Required work:
1 > Answer these from the passage on worry:
(a) What does the WebMD quotation say chronic worrying interferes with?
(b) Like physical pain, what can worry serve as?
(c) In the quoted words of Jesus, who feeds the birds of the air?
2 > Translate this sentence from the passage on worry into Spanish: "All of us experience circumstances beyond our control."

Given text:

***

There are lots of things to worry about.
Some big. Some small.
Worry can be a good thing.
Like physical pain, worry can serve as a signal that we need to take
action for ourselves and the welfare of others. But worry can also debilitate.
All of us experience circumstances beyond our control. In such cases, worry can rob us of sleep,
steal our energy and cripple our creativity. According to WebMD “Chronic
worrying affects your daily life so much that it interferes with your appetite,
lifestyle habits, relationships, sleep, and job performance.”
Jesus clearly wanted us to live our lives free from debilitating
worry.
Jesus said, “Therefore I tell you, do not worry about your life, what you will eat or drink; or about your body, what you will wear. Is not life more than food, and the body more than clothes? Look at the birds of the air; they do not sow or reap or store away in barns, and yet your heavenly Father feeds them. Are you not much more valuable than they? Can any one of you by worrying add a single hour to your life?

***

Information supplied:
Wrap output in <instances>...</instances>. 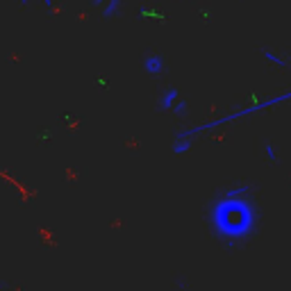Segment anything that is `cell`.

***

Answer list:
1 >
(a) Appetite, lifestyle habits, relationships, sleep, and job performance.
(b) A signal that we need to take action for ourselves and the welfare of others.
(c) Your heavenly Father.

2 > Todos nosotros experimentamos circunstancias que están fuera de nuestro control.